Following the federal election in autumn 2017, the FDP held talks on a possible coalition with both the Union and the Greens, but the talks broke down after several weeks. The CDU/CSU concluded that the highly unpopular policies of social cuts, militarism and rearmament, which all of the parties agreed to in principle, could best be implemented in the short term by a continuation of the grand coalition with the SPD.

Since then the grand coalition has moved official policy far to the right. The extreme right-wing AfD is the official opposition party, heads important parliamentary committees and sets the line for government policy. The government has fully adopted the refugee policy of the AfD. Hardly a week goes by without the adoption of new police and surveillance laws. Military rearmament is progressing in leaps and bounds. Large sections of the population work in low-paid jobs and receive wages below the poverty line.

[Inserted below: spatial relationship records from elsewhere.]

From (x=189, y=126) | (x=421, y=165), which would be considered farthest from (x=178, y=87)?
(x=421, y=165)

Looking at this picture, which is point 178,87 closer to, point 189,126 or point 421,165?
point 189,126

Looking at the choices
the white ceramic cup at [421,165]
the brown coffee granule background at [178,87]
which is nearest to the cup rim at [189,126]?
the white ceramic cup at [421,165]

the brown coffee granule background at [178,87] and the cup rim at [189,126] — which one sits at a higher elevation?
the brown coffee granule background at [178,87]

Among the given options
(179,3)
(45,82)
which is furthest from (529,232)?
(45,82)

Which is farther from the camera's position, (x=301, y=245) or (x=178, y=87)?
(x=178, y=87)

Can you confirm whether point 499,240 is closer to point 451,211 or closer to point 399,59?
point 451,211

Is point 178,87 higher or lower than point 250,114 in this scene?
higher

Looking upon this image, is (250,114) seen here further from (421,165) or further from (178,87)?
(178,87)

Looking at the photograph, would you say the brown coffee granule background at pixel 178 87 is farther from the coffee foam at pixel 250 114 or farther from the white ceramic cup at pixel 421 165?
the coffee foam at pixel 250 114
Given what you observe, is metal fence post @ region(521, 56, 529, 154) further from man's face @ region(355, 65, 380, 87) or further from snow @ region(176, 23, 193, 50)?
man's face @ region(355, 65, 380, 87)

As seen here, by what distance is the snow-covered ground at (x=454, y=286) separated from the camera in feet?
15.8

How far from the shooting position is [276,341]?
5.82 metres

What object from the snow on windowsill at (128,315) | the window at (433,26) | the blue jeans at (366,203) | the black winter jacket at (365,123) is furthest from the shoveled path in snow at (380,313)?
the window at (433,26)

Meanwhile, the grand coalition is in deep crisis and is despised for its right-wing policies. For the past weeks the CDU, CSU and SPD combined have failed to win sufficient support for a majority. The SPD is polling below 20 percent and millions have participated in strikes for better wages and working conditions. There have also been large-scale protests against high rents, pollution and internet censorship. At the same time, international tensions are growing and there is a threat of recession.

Under these circumstances, the FDP is offering its service as a party of government in order to forge ahead with the reactionary offensive of the ruling class and suppress all opposition should the grand coalition collapse.